Bus berhenti di sebuah perkampungan. So Eun menyapu pandangannya. Gelap. Itulah yang ia rasakan, tidak seperti Gangnam yang penuh warna-warni lampu. Sillim-dong sedikit sepi, hanya ada beberapa lampu yang menghiasi jalan. Di ujung sana, terdapat lampu rusak yang berkedip-kedip, menerangi sudut gelap.
So Eun menoleh ke samping menatap Park Ha untuk memberi petujuk ke mana ia harus pergi. Namun gadis itu asik memejamkan matanya sembari merentangkan tangan. So Eun jadi bingung, mengapa Park Ha memilih bunuh diri sedangkan gadis itu terlihat masih ingin hidup.
"Mau sampai kapan kita berdiri di sini?" ujar So Eun, membuat roh yang ada di sebelahnya menoleh.
"Maaf. Ayo ikut aku."
So Eun mengikuti Park Ha di belakang, melewati lampu rusak yang So Eun lihat tadi. Gadis itu menatap bola lampu di atasnya, perasaannya mengatakan ada sesuatu dengan benda bulat itu.
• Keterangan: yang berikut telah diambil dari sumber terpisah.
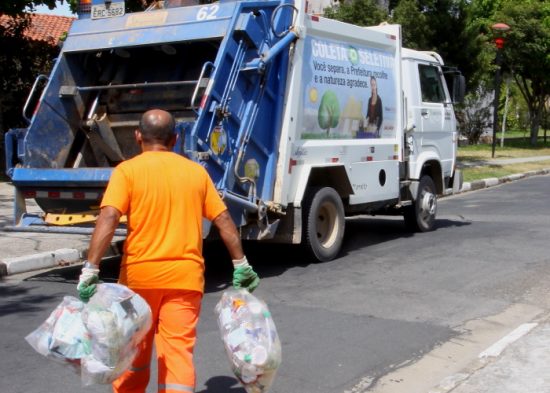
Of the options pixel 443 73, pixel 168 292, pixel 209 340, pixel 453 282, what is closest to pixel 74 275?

"Ada yang salah dengan lampu itu?" tanya Park Ha, ikut menatap benda itu.
"Sejak kapan lampu ini rusak?" So Eum bertanya tanpa menjawab pertanyaan Park Ha.
"Aku tidak tau pastinya, terakhir kali aku datang masih baik-baik saja," jawab Park Ha.
"Lampu ini harus diperbaik," gumam So Eun, berjalan mendahului Park Ha.
"Kau aneh, wajar saja sampai saat ini tidak memiliki kekasih," ucap Park Ha, berlari kecil mengejar langkah So Eun.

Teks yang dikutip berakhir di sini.